Untuk makan sehari-hari, Jinah hanya mengandalkan bantuan dari para tetangga. Kalau tidak ada bantuan, Jirah pergi ke kebun untuk memetik sayuran atau buah nangka untuk dimasak.
"Ya, tidak pasti. Tapi ada yang bantu memberi beras. Kalau pas tidak ada, ya pergi ke kebun memetik sayuran, seperti buah nangka muda," ucapnya.
Jirah pun mengaku tetap bersyukur. Meski hidup sebatang kara, dia masih selalu diberi kesehatan.
Bersama seekor anjing
Meski hidup tanpa saudara, hari-hari Jirah tak lagi sepi setelah seseorang memberinya seekor anak anjing yang diberi nama "Semut". Semut setiap hari selalu menemani Jirah ke mana pun ia pergi, mulai dari ke kebun ataupun sekadar berjalan-jalan keliling kampung.

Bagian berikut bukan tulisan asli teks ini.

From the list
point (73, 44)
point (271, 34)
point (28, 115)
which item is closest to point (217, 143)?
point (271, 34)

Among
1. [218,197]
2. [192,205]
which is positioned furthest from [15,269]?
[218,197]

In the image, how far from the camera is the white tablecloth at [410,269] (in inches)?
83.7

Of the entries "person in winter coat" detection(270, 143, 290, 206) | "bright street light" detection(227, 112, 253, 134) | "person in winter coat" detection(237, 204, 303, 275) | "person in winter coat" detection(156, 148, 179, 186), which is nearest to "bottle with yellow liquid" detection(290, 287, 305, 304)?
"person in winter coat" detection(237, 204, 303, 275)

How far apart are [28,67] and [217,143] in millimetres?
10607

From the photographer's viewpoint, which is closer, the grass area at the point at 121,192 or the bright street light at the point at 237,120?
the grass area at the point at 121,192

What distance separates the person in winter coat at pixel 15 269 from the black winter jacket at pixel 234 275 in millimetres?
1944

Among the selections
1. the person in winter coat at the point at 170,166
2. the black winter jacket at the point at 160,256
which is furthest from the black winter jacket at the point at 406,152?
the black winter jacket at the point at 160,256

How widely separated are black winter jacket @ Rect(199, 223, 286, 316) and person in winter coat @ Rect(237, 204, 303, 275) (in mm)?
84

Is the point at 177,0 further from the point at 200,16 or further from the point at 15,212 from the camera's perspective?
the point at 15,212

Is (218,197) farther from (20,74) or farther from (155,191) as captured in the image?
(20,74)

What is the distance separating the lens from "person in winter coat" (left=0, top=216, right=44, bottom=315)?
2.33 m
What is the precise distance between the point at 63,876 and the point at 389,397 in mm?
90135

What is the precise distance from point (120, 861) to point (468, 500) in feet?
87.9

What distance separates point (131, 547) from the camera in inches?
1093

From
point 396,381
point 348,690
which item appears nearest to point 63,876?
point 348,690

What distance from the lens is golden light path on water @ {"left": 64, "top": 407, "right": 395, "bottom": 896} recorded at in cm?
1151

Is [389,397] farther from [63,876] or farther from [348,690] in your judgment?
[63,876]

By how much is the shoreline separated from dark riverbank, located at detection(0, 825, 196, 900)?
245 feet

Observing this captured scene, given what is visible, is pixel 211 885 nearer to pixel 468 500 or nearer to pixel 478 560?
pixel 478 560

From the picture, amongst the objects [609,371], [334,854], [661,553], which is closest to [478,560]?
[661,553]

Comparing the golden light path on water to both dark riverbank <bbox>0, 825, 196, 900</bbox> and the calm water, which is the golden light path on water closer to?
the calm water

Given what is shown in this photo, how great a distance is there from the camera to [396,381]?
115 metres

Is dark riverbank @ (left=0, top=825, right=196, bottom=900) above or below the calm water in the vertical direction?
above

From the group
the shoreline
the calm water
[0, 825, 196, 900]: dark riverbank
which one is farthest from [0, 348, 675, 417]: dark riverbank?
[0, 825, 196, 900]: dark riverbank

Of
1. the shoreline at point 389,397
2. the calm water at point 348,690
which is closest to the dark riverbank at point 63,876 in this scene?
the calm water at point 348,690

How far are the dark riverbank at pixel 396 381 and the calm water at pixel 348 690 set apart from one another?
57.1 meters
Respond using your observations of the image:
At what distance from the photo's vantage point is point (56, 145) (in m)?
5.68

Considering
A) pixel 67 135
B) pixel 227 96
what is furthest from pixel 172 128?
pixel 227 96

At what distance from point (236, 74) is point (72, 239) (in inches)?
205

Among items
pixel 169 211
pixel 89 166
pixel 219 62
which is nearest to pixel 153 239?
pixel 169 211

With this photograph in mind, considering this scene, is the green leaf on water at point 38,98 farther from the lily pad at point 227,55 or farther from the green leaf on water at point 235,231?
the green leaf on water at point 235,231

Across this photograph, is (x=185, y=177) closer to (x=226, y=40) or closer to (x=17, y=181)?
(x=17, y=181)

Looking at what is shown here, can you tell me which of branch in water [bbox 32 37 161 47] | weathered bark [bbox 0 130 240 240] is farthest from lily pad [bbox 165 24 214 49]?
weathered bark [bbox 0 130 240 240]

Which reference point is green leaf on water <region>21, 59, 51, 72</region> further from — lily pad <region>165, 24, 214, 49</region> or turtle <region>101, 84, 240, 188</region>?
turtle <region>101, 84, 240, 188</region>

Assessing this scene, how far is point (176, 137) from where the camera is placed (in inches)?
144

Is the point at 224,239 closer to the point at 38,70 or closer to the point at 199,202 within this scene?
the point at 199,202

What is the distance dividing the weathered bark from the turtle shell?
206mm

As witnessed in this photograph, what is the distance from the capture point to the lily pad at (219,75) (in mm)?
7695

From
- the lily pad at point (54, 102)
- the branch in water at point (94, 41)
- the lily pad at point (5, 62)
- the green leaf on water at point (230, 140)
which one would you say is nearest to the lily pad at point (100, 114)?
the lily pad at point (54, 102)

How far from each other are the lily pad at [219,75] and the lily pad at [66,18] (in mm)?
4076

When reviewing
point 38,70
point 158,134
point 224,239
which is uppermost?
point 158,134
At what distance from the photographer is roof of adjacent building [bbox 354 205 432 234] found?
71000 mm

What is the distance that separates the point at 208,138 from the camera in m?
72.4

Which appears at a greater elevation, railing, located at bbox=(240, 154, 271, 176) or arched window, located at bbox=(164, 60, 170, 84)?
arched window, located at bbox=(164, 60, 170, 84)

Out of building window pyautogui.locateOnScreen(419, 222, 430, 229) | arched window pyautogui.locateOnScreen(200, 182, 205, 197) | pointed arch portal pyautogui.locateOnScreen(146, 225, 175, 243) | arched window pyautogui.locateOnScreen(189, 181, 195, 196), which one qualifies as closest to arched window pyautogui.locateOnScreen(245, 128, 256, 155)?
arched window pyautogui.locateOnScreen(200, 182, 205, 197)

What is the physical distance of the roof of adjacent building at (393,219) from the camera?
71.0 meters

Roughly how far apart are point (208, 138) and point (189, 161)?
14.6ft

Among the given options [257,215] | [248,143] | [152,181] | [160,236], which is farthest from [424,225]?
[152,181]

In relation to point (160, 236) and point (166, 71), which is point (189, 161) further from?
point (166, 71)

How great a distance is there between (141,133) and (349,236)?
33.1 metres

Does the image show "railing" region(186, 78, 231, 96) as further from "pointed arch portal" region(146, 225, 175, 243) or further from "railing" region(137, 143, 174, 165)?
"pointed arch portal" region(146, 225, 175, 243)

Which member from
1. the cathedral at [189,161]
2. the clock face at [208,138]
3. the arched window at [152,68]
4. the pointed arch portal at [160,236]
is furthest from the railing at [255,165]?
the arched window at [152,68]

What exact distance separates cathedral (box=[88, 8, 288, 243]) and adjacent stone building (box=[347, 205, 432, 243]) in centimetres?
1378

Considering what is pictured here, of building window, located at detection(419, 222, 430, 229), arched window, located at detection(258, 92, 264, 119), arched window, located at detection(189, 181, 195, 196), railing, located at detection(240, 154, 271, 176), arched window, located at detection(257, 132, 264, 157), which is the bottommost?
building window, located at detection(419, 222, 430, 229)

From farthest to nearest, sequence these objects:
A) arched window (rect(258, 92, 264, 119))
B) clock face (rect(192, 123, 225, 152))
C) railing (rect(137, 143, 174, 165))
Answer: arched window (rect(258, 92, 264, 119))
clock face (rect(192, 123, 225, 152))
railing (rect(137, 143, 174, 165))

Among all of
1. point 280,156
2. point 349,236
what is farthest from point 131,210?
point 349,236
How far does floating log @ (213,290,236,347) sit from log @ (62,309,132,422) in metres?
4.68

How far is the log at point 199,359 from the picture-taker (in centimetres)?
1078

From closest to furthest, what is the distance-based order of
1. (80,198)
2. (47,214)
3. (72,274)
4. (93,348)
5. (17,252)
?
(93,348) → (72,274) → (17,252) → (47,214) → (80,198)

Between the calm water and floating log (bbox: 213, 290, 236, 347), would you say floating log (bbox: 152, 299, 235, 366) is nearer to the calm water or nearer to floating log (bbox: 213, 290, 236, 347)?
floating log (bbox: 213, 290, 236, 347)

"Namanya Semut, dia yang menemani saya di sini. Kalau pas jalan ke kebun ya pasti ikut," tuturnya.
Bahkan, setiap malam ketika Jirah tidur di dalam gubuknya, Semut selalu setia berada di depan pintu. Semut baru akan bergerak ketika Jirah terbangun dan keluar dari gubuknya. "Kalau saya tidur, Semut pasti jaga di depan pintu. Dia baru main kalau saya sudah keluar rumah," tandasnya.
Jirah mengaku tidak kesulitan memberi makan Semut. Seakan, anjing betina berwarna hitam putih itu pun mengerti kondisi dari tuannya. Setiap hari Semut pun memakan apa pun yang diberikan Jirah, mulai dari nasi putih sampai dengan sayur nangka muda. "Ya apa yang saya masak, saya berikan. Pasti makan, nasi putih kadang sayuran," ucapnya.
Menurut dia, Semut-lah yang selama ini menemani setiap hari-harinya. Dalam hidup kesendirian tanpa saudara, Semut-lah yang selalu membuatnya tersenyum dengan tingkah lucunya kala bermain. "Hiburan saya ya Semut. Untung masih ada Semut," pungkasnya.